Hans Van Den Broeck / Cie. SOIT (NL/BE)
Café Prückel

Warning! Belgians penetrating the quiet of a Viennese coffee house. The graduate psychologist and co-founder of the famous Les Ballets C. de la B., Alain Platel, mans Café Prückel on Ringstraße with performers from his own company SOIT and guests from the Vienna dance scene. They take their seats at five tables and start chatting. The audience attempts to slip into the role of a discreet eavesdropper, picking up parts of conversations and let-out secrets, parts of strange stories being told there non-stop. This way, the visitors are piecing together their own stories. An adventure similar to the one Hans Van den Broeck undertook with his “Settlement” project at ImPulsTanz in 2008.

Duration: 30 minutes
Price: € 15,- | Reduced: € 12,-

— ImPulsTanz

Hans Van Den Broeck / Cie. SOIT — Café Prückel Hans Van Den Broeck / Cie. SOIT — Café Prückel

lainzer tiergarten

I took off away from the city yesterday, as I’d been planning since before I arrived, remembering wandering in the hills around Vienna during DanceWEB and needing some noise of forests and trees. Much looking on maps and planning where to go took me along the U4 from Stadtpark to Lainzer Tiergarten, the 500 year old hunting ground of the Ferdinand I.

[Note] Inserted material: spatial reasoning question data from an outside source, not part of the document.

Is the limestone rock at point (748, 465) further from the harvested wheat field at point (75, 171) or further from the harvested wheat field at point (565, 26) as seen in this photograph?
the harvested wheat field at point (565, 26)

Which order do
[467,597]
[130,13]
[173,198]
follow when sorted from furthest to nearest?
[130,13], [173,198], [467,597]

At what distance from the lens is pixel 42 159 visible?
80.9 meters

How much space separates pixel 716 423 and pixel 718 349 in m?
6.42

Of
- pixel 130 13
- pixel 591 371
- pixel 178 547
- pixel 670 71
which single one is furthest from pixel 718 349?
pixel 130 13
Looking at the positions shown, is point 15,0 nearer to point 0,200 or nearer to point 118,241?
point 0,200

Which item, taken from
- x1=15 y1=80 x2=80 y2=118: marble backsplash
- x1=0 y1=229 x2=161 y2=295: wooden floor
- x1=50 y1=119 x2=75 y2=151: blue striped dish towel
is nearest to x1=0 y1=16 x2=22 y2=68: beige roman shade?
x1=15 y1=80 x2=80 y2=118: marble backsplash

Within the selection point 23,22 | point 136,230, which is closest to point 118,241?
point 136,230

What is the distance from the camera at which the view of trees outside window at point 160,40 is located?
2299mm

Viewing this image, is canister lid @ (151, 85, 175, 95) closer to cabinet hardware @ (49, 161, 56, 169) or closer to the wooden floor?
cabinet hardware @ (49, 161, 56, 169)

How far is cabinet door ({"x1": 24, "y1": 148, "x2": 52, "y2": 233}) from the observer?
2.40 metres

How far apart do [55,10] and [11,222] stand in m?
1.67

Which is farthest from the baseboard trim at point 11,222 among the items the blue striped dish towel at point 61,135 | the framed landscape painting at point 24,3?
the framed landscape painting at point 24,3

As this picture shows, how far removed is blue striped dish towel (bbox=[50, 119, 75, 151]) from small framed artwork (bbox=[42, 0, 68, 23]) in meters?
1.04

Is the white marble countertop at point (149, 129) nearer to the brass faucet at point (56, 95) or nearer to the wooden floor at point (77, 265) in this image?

First walking from Nikolaitor upwards until arriving at Wiener Blick, much like Waterfall Gully, but Eucalyptus replaced by Walnut, Ash, Plane, Furs and others, not a few close to the age of the park itself. Then I got a bit lost. Somehow I’d decided I’d started from Lainzer Tor and had the idea I’d walk to Rohrhaus then circle back around via Hubertuswarte. Instead, finding myself approaching the end far too early, I discovered I’d in fact begun from Nikolaitor and was now at … Lainzer Tor. Lucky my idea of a good time is 5 hours by foot.

Considering it’s only been the last couple of weeks my hip and knee have calmed down (thanks to a rather good physio in Wedding) enough to cycle, yoga, and walk for hours after months of annoyance, a gentle walk of this long in rolling hills was enough to make me moan with pleasure at aching hips and legs. I really want to be enjoying days on my own in the mountains again, and soon.

Returning via St. Veiter Tor, I saw first a wild boar cross my path, silhouetted by a gash in the forest at the apex of a small rise. We were both as shocked as each other and tottered off with a bit of a gallop. Later, a pair of Fallow Deer, much less interested in humans than the ones behind the fence near Hermesvilla.